彼は「うわ、ほんと狭いな」と言いながら、ゆっくり車を進めていた。

私は、なんとなく落ち着かなくて、シートに浅く座っていました。

トンネルの、ちょうど真ん中あたりに来たとき。

なんの気なしに、バックミラーに目をやりました。

後ろの座席に、女の人が座っていた。

うつむいて、長い髪が顔にかかっていて、表情は見えない。濡れた髪が、頬に貼りついているようでした。

後部座席には、誰も乗っていないはず。出発する前、荷物を置くのに彼が後ろのドアを開けていたのを、私は見ています。

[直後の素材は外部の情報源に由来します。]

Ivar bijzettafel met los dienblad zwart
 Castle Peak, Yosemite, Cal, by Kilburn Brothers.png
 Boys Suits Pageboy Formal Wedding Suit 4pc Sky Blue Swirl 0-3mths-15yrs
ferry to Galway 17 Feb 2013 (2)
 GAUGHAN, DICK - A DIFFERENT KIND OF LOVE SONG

声が出ませんでした。隣の彼に知らせることも、できない。

ミラーから目をそらすのが、怖かった。ただ、その人を見ていました。

女の人は、ずっとうつむいたまま。指一本、動かない。

車は、ゆっくりと、出口に近づいていく。

トンネルを抜けて、外の空気に出た瞬間でした。

もう一度ミラーを見たら、後ろの座席には、誰もいない。

私は、やっと息を吐きました。彼に「ごめん、今すぐ帰りたい」と言って。

彼は、私の様子がおかしいのに気づいて、何も聞かずに車を出してくれた。

家の近くまで戻って、彼が車を停めたときのことです。

後ろのドアを開けて、荷物を取ろうとした彼が、手を止めました。

後部座席の、座面のところだけが、ぐっしょりと濡れていた。

水をこぼしたみたいに、座っていたあたりだけ、はっきりと色が変わっています。

彼は飲み物なんて持ち込んでいなかったし、その日は雨も降っていませんでした。

私たちは、しばらく、何も言えなかった。

結局、あのとき後ろに座っていたのが何だったのか、私には分かりません。

彼とはその後、別の理由で別れてしまって、今は連絡も取っていない。

あのトンネルには、それきり、一度も行っていません。